Given problem:
Rescale the records beginning at the line that has "Observed in the" and stopping after the line that has "(414,100) < (631,233)". Reproduce every line in that span with the requests unchanged, but multiply each number in the answers (distances and coordinates) by 2.3 and round it to the same number of decimals it had, with halves rounded up.
* Begin *
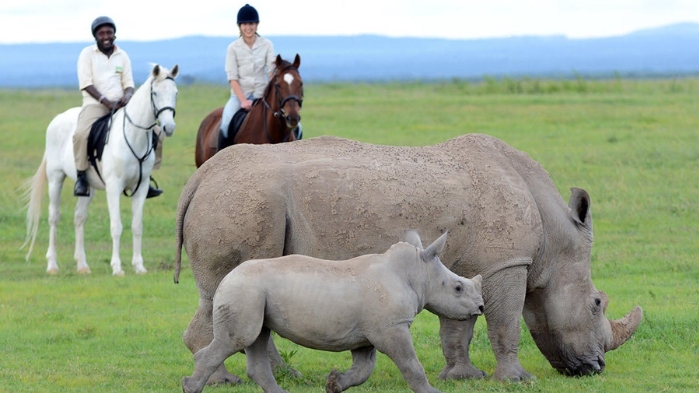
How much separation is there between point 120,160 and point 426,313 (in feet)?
16.6

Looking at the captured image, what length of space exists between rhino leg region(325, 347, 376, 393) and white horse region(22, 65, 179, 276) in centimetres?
695

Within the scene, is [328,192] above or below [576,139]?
above

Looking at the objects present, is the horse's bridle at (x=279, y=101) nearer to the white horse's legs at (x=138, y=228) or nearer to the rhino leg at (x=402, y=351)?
the white horse's legs at (x=138, y=228)

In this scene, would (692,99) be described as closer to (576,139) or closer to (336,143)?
(576,139)

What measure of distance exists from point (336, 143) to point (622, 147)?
47.8 feet

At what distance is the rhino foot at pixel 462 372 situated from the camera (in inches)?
315

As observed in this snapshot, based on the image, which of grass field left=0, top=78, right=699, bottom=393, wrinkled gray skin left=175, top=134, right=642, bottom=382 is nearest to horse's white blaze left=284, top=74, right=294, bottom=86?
grass field left=0, top=78, right=699, bottom=393

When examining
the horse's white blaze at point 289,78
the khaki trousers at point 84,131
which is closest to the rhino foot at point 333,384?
the horse's white blaze at point 289,78

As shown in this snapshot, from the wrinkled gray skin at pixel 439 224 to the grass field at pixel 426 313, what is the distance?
366 mm

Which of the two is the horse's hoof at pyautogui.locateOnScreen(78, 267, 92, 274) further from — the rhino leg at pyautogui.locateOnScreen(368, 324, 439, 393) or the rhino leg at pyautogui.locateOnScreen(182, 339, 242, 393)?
the rhino leg at pyautogui.locateOnScreen(368, 324, 439, 393)

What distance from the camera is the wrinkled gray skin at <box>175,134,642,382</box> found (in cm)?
757

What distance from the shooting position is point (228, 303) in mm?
6680

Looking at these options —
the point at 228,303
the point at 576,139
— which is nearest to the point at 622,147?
the point at 576,139

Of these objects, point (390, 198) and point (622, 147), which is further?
point (622, 147)
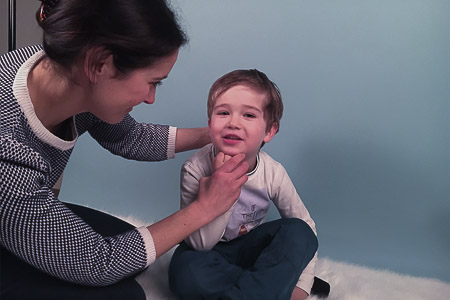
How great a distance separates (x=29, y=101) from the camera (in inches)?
45.3

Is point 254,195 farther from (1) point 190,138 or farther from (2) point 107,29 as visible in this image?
(2) point 107,29

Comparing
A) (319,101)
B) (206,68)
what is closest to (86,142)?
(206,68)

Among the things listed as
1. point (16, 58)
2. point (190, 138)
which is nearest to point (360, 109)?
point (190, 138)

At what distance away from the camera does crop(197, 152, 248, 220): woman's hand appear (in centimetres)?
124

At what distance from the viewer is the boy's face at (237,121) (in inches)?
55.6

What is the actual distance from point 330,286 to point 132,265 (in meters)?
0.81

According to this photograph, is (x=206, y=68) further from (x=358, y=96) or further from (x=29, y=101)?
(x=29, y=101)

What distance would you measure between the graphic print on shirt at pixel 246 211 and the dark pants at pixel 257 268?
0.06 m

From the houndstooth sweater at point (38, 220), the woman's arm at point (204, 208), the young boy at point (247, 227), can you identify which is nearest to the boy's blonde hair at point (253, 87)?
the young boy at point (247, 227)

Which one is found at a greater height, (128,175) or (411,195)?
(411,195)

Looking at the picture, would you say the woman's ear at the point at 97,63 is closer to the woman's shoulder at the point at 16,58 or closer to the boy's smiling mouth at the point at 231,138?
the woman's shoulder at the point at 16,58

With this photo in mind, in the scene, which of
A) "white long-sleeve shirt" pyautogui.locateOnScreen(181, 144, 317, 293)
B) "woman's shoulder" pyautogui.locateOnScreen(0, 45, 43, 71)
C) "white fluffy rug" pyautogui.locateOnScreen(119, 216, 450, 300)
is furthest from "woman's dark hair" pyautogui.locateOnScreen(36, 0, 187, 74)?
"white fluffy rug" pyautogui.locateOnScreen(119, 216, 450, 300)

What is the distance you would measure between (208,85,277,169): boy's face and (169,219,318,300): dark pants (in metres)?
0.24

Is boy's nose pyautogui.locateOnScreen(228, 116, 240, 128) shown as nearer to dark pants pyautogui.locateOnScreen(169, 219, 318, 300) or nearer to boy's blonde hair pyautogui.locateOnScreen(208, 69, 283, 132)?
boy's blonde hair pyautogui.locateOnScreen(208, 69, 283, 132)
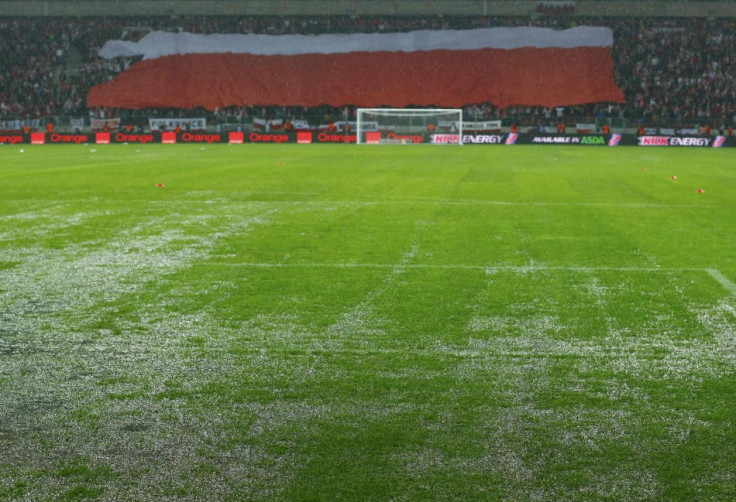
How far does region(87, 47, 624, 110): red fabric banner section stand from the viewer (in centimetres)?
5941

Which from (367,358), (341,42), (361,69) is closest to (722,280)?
(367,358)

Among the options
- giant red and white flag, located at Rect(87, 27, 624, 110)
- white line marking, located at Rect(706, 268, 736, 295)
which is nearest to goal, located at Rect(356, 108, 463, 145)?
giant red and white flag, located at Rect(87, 27, 624, 110)

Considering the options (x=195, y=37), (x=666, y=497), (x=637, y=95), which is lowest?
(x=666, y=497)

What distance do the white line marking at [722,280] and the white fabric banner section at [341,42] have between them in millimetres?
54189

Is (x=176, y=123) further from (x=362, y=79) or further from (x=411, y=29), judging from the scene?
(x=411, y=29)

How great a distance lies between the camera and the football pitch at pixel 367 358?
4.10 m

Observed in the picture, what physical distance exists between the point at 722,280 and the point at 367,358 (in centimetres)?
468

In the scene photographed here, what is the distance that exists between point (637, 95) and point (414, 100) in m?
15.0

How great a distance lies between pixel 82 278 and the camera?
8930 mm

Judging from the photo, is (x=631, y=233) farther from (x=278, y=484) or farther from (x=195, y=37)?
(x=195, y=37)

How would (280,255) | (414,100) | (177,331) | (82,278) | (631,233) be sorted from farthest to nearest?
(414,100) < (631,233) < (280,255) < (82,278) < (177,331)

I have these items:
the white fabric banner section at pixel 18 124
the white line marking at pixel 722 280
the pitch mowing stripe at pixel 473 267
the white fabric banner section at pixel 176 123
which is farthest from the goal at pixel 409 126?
the white line marking at pixel 722 280

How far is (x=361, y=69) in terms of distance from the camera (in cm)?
6219

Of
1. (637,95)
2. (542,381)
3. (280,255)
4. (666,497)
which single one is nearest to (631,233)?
(280,255)
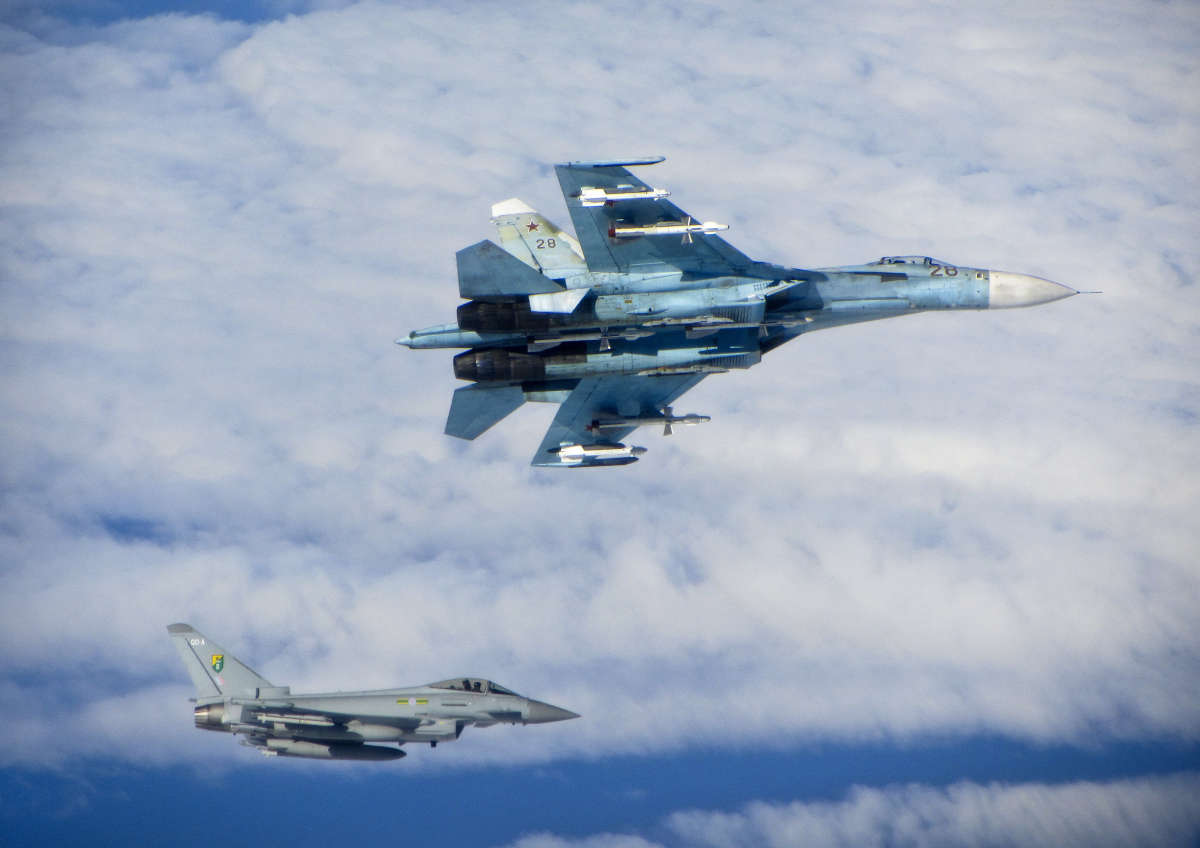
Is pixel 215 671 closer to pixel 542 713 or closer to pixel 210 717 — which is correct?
* End *
Expected answer:
Observed in the picture, what physical distance exists between the point at 722,280 and the point at 367,358 (in centimetres)?
1076

In the scene photographed here, what is the distance that exists between point (637, 95) and point (414, 100) in m?
34.5

How great a distance lies between pixel 82 278 and the camera?
20539 mm

Judging from the photo, is (x=631, y=233) farther from (x=278, y=484) or farther from (x=195, y=37)?
(x=449, y=85)

How would (280,255) | (414,100) | (177,331) | (82,278) | (631,233) be sorted from farthest to nearest?
(952,230) < (1451,536) < (644,587) < (189,639) < (407,761)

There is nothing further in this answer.